**** Passage provided
The GDG considered the ‘strength’ of recommendations. This takes into account the quality of the evidence but is conceptually different. Some recommendations are ‘strong’ in that the GDG believes that the vast majority of healthcare and other professionals and patients would choose a particular intervention if they considered the evidence in the same way that the GDG has. This is generally the case if the benefits clearly outweigh the harms for most people and the intervention is likely to be cost-effective. However, there is often a closer balance between benefits and harms, and some patients would not choose an intervention whereas others would. This may happen, for example, if some patients are particularly averse to some side effect and others are not. In these circumstances the recommendation is generally weaker, although it may be possible to make stronger recommendations about specific groups of patients.

The GDG focused on the following factors in agreeing the wording of the recommendations:

The actions health professionals need to take
The information readers need to know
The strength of the recommendation (for example the word ‘offer’ was used for strong recommendations and ‘consider’ for weak recommendations; see the “Rating Scheme for the Strength of the Recommendations” field)
The involvement of patients (and their carers if needed) in decisions on treatment and care
Consistency with NICE’s standard advice on recommendations about drugs, waiting times and ineffective interventions

The main considerations specific to each recommendation are outlined in the ‘Recommendations and link to evidence’ sections within each chapter in the full version of the guideline.

Rating Scheme for the Strength of the Recommendations

Strength of Recommendations

Interventions That Must (or Must Not) Be Used

Interventions That Should (or Should Not) Be Used – a ‘Strong’ Recommendation

Interventions That Could Be Used

Cost Analysis

Undertaking New Health Economic Analysis

As well as reviewing the published economic literature for each review question, new economic analysis was undertaken by the health economist in selected areas. Priority areas for new health economic analysis were agreed by the Guideline Development Group (GDG) after formation of the review questions and consideration of the available health economic evidence.
********
**** Recorded information
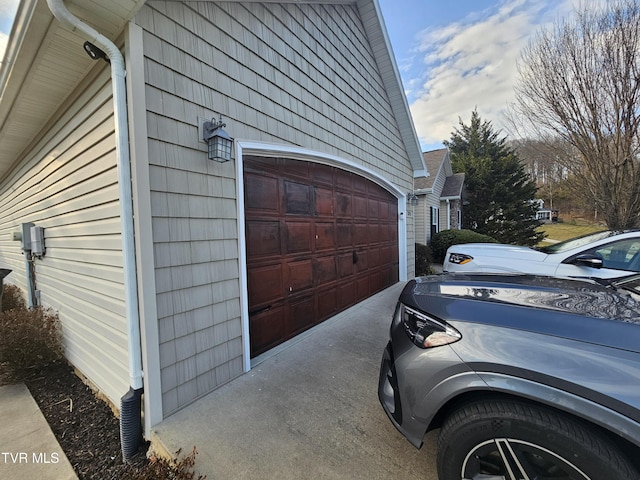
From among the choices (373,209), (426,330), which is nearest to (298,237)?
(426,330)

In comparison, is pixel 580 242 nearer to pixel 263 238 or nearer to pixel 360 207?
********
Problem to solve: In the passage on the strength of recommendations, which word was used for weak recommendations? The lines are not needed for this exercise.

Answer space: The word "consider" was used for weak recommendations.